» YOUR INSTRUCTIONS
Would you please restate all of the data exactly?

» ENTRIES SUPPLIED

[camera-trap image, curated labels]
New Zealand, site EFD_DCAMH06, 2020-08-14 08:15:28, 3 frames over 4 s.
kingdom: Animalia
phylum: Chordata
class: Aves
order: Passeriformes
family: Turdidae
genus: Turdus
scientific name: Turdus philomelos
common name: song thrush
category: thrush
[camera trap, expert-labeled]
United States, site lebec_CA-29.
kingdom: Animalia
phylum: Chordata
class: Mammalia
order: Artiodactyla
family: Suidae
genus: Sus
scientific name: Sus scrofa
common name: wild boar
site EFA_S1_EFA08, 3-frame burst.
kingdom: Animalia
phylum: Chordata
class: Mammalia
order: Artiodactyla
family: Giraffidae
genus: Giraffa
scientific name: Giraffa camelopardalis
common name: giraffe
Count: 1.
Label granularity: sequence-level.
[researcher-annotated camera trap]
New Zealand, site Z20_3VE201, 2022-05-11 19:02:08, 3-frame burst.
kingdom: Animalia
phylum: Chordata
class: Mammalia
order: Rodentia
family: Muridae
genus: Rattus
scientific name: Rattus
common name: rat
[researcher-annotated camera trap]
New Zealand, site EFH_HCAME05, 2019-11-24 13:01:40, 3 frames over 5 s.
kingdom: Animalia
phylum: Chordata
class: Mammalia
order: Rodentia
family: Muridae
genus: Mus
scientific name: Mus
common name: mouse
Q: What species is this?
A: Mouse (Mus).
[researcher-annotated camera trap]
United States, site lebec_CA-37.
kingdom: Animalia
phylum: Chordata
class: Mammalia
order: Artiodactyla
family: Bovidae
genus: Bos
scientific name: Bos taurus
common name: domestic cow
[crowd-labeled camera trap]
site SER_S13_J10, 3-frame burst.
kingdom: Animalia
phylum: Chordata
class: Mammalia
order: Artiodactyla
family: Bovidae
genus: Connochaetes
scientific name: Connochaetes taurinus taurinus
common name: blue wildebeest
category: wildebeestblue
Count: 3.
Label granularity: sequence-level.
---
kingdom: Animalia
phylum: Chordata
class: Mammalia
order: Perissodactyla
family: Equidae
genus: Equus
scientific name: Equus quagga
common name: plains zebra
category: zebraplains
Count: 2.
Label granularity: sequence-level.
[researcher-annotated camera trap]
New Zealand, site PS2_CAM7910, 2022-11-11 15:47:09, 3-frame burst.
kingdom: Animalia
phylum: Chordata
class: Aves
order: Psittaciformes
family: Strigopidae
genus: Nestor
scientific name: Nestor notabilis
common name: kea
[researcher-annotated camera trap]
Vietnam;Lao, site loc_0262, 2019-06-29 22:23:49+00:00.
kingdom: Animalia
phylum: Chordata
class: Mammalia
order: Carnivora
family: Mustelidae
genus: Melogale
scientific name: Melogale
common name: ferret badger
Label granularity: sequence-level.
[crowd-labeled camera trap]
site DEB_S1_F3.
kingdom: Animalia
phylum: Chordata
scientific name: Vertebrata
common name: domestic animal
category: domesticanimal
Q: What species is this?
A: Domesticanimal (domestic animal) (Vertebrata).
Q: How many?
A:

» WRITTEN REPLY
[camera-trap image, curated labels]
New Zealand, site EFD_DCAMH06, 2020-08-14 08:15:28, 3 frames over 4 s.
kingdom: Animalia
phylum: Chordata
class: Aves
order: Passeriformes
family: Turdidae
genus: Turdus
scientific name: Turdus philomelos
common name: song thrush
category: thrush
[camera trap, expert-labeled]
United States, site lebec_CA-29.
kingdom: Animalia
phylum: Chordata
class: Mammalia
order: Artiodactyla
family: Suidae
genus: Sus
scientific name: Sus scrofa
common name: wild boar
site EFA_S1_EFA08, 3-frame burst.
kingdom: Animalia
phylum: Chordata
class: Mammalia
order: Artiodactyla
family: Giraffidae
genus: Giraffa
scientific name: Giraffa camelopardalis
common name: giraffe
Count: 1.
Label granularity: sequence-level.
[researcher-annotated camera trap]
New Zealand, site Z20_3VE201, 2022-05-11 19:02:08, 3-frame burst.
kingdom: Animalia
phylum: Chordata
class: Mammalia
order: Rodentia
family: Muridae
genus: Rattus
scientific name: Rattus
common name: rat
[researcher-annotated camera trap]
New Zealand, site EFH_HCAME05, 2019-11-24 13:01:40, 3 frames over 5 s.
kingdom: Animalia
phylum: Chordata
class: Mammalia
order: Rodentia
family: Muridae
genus: Mus
scientific name: Mus
common name: mouse
Q: What species is this?
A: Mouse (Mus).
[researcher-annotated camera trap]
United States, site lebec_CA-37.
kingdom: Animalia
phylum: Chordata
class: Mammalia
order: Artiodactyla
family: Bovidae
genus: Bos
scientific name: Bos taurus
common name: domestic cow
[crowd-labeled camera trap]
site SER_S13_J10, 3-frame burst.
kingdom: Animalia
phylum: Chordata
class: Mammalia
order: Artiodactyla
family: Bovidae
genus: Connochaetes
scientific name: Connochaetes taurinus taurinus
common name: blue wildebeest
category: wildebeestblue
Count: 3.
Label granularity: sequence-level.
---
kingdom: Animalia
phylum: Chordata
class: Mammalia
order: Perissodactyla
family: Equidae
genus: Equus
scientific name: Equus quagga
common name: plains zebra
category: zebraplains
Count: 2.
Label granularity: sequence-level.
[researcher-annotated camera trap]
New Zealand, site PS2_CAM7910, 2022-11-11 15:47:09, 3-frame burst.
kingdom: Animalia
phylum: Chordata
class: Aves
order: Psittaciformes
family: Strigopidae
genus: Nestor
scientific name: Nestor notabilis
common name: kea
[researcher-annotated camera trap]
Vietnam;Lao, site loc_0262, 2019-06-29 22:23:49+00:00.
kingdom: Animalia
phylum: Chordata
class: Mammalia
order: Carnivora
family: Mustelidae
genus: Melogale
scientific name: Melogale
common name: ferret badger
Label granularity: sequence-level.
[crowd-labeled camera trap]
site DEB_S1_F3.
kingdom: Animalia
phylum: Chordata
scientific name: Vertebrata
common name: domestic animal
category: domesticanimal
Q: What species is this?
A: Domesticanimal (domestic animal) (Vertebrata).
Q: How many?
A:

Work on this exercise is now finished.